Selain itu, investasi asing yang berlebihan apalagi pada industri-industri strategis membuat negara ini menjadi tidak berdaulat dan mudah dipermainakn oleh para investor sehingga ekonomi sangat rentan dengan krisis. Inilah yang sering terjadi. Rupiah sewaktu-waktu bisa terpuruk akibat permainan para kapitalis asing baik dalam bentuk investasi langsung maupun investasi tidak langsung.
- Indonesia bergabung dalam Pakta Perdagangan Trans-Pacific Partnership (TPP).
Hasil kedua kunjungan Jokowi ke Amerika Serikat adalah kesediaan Jokowi untuk bergabung dengan Trans Pacific Partership (TPP), yaitu Pakta yang meliputi negara-negara Asia Pasifik. Saat ini anggotanya 12 negara: Amerika Serikat, Australia, Brunei, Chile, Jepang, Kanada, Malaysia, Meksiko, New Zealand, Peru, Singapura dan Vietnam. Komitmen Indonesia bergabung dengan kerjasama perdagangan bebas di kawasan Pasifik tersebut disampaikan Jokowi kepada Presiden Amerika Serikat (AS) Barack Obama saat berkunjung ke Gedung Putih, di Washington DC, Senin siang waktu setempat atau Selasa dinihari (27/10) waktu Indonesia.
Jokowi mengungkapkan dua pertimbangan Pemerintah Indonesia untuk bergabung dengan TPP. Pertama: Ekonomi Indonesia adalah ekonomi terbuka. Kedua: Dengan penduduk sebanyak 250 juta orang, Indonesia merupakan negara dengan ekonomi terbesar di Asia Tenggara.
Padahal, menurut pengamat ekonomi Muhammad Ishak, bergabungnya Indonesia dengan TPP akan sangat merugikan karena AS dan negara-negara maju akan memaksimalkan perjanjian tersebut untuk mendorong pertumbuhan ekonomi negara dan meningkatkan penyerapan tenaga kerja domestik melalui peningkatan ekspor ke negara-negara anggota TPP. Dengan adanya TPP, sekitar 18,000 tarif impor barang negara-negara anggota akan dipangkas. Berbagai hambatan non tarif juga akan dikurangi. TPP juga akan membuka keterlibatan negara-negara anggota untuk terlibat dalam pengadaan barang dan jasa oleh Pemerintah.

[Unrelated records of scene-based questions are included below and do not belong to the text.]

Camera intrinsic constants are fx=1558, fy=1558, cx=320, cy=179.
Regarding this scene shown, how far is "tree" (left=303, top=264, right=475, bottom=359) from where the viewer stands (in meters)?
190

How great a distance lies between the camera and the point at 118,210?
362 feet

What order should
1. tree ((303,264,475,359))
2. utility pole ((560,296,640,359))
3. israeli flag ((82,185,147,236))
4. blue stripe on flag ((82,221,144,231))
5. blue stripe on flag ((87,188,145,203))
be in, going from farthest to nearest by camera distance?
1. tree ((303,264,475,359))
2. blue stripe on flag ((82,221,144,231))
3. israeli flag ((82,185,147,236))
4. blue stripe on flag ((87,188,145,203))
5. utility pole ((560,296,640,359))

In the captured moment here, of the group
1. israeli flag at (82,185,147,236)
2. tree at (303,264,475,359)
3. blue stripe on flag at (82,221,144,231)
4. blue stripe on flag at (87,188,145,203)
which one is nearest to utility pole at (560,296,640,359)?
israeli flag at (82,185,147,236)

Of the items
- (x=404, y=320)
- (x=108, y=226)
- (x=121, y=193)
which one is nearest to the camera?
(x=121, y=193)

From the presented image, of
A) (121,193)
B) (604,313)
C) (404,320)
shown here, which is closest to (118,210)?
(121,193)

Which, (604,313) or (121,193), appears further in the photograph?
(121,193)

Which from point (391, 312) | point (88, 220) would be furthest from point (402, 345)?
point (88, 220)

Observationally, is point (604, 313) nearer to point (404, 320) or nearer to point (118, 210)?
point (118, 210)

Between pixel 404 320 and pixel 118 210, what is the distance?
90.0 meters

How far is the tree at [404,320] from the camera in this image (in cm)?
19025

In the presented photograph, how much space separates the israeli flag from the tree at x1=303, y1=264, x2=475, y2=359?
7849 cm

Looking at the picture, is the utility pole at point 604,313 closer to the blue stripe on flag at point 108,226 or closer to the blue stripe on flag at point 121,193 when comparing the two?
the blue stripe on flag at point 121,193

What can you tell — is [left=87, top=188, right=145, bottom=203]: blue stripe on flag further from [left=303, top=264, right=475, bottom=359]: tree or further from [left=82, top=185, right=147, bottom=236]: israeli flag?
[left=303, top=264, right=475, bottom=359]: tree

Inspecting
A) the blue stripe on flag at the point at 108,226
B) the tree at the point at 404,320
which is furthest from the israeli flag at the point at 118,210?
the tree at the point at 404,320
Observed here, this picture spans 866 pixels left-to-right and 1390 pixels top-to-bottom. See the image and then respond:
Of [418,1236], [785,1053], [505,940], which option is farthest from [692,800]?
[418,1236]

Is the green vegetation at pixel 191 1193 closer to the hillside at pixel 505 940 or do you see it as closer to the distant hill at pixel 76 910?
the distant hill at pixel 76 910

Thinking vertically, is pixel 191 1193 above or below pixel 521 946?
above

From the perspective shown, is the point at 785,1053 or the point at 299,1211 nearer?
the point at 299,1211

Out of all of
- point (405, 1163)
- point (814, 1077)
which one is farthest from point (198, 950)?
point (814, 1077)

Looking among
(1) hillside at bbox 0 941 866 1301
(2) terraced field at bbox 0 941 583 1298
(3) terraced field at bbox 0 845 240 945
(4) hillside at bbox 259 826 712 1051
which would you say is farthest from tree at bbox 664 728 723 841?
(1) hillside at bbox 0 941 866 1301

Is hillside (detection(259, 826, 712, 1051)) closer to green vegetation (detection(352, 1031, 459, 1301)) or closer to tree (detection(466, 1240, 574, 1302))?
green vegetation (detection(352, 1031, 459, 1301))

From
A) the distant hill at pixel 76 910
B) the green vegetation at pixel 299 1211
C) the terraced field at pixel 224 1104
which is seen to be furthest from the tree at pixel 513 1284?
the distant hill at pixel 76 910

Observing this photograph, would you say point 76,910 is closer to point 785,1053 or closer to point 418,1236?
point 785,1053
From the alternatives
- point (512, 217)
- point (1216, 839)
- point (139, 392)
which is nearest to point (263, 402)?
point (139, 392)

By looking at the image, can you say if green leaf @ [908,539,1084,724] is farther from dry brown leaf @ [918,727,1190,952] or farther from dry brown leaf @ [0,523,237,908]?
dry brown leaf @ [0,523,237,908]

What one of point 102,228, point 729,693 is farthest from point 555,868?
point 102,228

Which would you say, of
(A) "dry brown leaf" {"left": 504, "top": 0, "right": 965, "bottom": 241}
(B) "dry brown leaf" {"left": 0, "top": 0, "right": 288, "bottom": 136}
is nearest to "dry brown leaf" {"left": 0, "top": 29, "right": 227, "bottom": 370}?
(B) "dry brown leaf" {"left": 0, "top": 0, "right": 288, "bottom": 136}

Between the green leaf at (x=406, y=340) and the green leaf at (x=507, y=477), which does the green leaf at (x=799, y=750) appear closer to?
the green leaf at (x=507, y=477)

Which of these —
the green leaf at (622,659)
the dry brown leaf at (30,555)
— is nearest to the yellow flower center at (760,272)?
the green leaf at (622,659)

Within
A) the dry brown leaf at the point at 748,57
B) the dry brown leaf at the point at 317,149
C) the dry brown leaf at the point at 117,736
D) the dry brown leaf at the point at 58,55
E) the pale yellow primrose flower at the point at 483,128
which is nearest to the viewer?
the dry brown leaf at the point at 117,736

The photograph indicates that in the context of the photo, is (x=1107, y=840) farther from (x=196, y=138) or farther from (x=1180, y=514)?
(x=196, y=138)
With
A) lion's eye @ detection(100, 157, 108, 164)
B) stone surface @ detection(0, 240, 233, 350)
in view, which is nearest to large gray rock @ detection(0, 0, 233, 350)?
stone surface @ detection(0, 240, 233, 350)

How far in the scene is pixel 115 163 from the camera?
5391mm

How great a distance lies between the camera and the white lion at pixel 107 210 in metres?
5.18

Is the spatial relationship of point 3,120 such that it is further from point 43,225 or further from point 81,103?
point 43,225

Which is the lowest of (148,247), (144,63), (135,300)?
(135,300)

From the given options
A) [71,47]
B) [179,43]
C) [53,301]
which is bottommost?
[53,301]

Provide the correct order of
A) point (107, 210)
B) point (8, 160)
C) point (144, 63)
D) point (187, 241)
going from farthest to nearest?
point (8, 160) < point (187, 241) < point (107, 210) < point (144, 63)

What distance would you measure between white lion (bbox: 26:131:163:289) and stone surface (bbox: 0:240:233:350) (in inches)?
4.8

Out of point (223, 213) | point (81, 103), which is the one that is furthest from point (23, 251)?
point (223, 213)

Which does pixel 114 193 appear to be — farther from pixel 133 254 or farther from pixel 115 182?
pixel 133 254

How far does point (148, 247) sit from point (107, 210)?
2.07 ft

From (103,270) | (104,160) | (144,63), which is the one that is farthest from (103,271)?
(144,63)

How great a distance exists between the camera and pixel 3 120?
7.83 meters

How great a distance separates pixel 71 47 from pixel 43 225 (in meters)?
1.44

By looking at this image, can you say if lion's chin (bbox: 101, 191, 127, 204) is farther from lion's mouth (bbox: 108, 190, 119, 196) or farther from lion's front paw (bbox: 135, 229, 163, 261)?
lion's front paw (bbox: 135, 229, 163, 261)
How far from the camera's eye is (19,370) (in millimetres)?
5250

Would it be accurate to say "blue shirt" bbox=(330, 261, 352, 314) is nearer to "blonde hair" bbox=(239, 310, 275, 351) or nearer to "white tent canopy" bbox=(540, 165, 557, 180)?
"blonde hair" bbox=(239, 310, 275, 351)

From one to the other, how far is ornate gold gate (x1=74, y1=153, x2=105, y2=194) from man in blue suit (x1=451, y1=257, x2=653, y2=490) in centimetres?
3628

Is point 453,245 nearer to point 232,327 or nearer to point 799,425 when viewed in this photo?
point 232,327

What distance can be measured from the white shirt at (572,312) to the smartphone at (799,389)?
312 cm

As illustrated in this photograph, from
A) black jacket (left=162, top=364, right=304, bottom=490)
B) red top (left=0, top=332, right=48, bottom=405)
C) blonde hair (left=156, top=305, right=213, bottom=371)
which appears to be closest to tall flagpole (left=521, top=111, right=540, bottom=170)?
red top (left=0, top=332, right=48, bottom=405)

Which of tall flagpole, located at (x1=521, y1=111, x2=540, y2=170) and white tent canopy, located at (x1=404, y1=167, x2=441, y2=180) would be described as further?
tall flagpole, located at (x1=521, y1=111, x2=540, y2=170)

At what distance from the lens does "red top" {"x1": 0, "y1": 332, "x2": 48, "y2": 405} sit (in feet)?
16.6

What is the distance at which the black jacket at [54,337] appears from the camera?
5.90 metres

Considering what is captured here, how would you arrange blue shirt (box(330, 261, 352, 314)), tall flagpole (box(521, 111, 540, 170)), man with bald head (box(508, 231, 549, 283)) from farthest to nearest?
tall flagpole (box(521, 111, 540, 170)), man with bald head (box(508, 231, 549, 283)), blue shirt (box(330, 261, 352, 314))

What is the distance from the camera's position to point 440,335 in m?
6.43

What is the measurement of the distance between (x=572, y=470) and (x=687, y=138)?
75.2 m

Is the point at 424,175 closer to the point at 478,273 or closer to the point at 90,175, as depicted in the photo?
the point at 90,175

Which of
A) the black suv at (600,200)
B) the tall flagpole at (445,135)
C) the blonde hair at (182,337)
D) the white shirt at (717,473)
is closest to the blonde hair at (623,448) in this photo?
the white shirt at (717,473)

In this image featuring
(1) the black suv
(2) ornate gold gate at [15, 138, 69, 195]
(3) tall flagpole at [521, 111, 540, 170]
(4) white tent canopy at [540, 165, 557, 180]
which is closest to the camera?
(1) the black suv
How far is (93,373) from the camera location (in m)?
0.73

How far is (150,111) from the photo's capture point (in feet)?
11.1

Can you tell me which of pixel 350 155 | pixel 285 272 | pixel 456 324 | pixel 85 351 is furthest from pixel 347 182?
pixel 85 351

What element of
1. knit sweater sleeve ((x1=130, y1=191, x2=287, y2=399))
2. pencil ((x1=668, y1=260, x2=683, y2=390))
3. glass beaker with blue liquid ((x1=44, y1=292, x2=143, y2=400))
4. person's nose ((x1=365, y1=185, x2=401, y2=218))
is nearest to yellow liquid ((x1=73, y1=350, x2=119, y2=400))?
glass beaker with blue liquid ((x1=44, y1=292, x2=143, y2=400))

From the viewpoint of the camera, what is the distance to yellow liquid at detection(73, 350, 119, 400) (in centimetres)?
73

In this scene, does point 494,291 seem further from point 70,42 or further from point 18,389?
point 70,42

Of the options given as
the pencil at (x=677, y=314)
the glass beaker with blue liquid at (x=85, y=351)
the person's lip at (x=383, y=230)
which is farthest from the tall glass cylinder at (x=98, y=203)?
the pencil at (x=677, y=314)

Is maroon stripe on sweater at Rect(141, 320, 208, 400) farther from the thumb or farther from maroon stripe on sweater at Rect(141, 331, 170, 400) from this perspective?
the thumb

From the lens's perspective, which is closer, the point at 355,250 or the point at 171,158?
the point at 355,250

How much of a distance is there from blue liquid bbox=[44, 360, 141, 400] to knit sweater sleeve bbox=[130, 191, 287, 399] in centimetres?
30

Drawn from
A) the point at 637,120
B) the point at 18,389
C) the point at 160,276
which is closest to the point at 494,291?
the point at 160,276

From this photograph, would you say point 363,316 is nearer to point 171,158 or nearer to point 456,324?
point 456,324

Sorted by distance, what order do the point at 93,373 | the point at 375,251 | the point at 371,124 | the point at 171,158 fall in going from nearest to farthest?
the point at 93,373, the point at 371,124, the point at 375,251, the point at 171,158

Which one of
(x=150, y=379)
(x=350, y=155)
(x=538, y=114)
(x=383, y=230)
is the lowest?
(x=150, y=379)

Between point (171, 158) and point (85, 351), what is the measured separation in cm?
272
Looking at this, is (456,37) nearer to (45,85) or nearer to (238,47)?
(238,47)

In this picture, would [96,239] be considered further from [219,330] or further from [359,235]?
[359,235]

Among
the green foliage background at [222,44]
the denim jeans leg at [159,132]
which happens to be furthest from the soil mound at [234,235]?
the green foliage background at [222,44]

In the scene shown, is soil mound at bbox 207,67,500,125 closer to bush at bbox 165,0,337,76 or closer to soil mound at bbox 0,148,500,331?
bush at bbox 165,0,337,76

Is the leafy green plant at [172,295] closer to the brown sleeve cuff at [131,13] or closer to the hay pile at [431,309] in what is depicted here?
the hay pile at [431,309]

Produk-produk dari negara maju seperti AS akan sangat diuntungkan dalam liberalisasi ini, tetapi akan sangat merugikan Indonesia. Pasalnya, Pemerintah Indonesia tidak melakukan upaya apapun untuk melindungi dan meningkatkan kuantitas dan kualitas produk dalam negeri. Berikut beberapa di antaranya:
Pertama, menurunkan pendapatan dan penyerapan tenaga kerja Indonesia. Produk yang kompetitif ditopang banyak hal mulai dari inovasi, keunggulan teknologi, biaya input yang murah termasuk modal. Dengan demikian, produk-produk manufaktur terutama yang berteknologi menengah atas seperti mesin, elektronik dan farmasi, jelas akan dimenangkan oleh negara-negara maju seperti AS, Jepang dan Kanada. “Adapun industri-industri yang kurang kompetitif seperti yang banyak dijumpai di Indonesia di atas kertas akan kalah bersaing sehingga akan berdampak pada penurunan pendapatan dan penyerapan tenaga kerja,” beber Muhammad Ishak.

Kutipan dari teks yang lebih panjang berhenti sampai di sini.